Source material:
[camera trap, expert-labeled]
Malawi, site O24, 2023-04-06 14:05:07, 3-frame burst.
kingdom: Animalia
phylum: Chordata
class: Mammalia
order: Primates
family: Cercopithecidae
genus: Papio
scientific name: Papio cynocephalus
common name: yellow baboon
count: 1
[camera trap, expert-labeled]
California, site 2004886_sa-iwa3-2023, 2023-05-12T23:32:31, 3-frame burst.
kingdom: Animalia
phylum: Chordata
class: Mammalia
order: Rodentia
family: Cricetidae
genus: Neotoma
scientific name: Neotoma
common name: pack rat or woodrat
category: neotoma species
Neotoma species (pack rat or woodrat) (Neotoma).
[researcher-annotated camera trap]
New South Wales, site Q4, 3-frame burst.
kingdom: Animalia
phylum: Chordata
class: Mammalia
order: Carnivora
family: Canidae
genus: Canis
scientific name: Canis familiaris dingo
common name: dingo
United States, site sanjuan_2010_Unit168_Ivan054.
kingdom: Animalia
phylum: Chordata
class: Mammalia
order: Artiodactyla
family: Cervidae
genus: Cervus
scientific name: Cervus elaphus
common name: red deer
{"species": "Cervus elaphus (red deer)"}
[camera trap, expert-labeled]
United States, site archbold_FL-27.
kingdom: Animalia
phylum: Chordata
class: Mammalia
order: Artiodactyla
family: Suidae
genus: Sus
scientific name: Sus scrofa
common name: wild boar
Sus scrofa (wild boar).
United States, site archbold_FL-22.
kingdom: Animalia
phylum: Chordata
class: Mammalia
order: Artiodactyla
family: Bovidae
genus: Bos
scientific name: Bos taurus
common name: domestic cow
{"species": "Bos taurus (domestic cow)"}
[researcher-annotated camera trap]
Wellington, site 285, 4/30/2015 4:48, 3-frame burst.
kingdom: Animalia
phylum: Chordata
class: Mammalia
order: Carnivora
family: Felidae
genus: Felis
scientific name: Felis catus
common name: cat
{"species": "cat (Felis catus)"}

Required work:
From the records above, copy only the lines starting with the line that holds "New South Wales, site Q4, 3-frame burst." and going on through the line that holds "genus: Cervus", exactly as written.

Expected answer:
New South Wales, site Q4, 3-frame burst.
kingdom: Animalia
phylum: Chordata
class: Mammalia
order: Carnivora
family: Canidae
genus: Canis
scientific name: Canis familiaris dingo
common name: dingo
United States, site sanjuan_2010_Unit168_Ivan054.
kingdom: Animalia
phylum: Chordata
class: Mammalia
order: Artiodactyla
family: Cervidae
genus: Cervus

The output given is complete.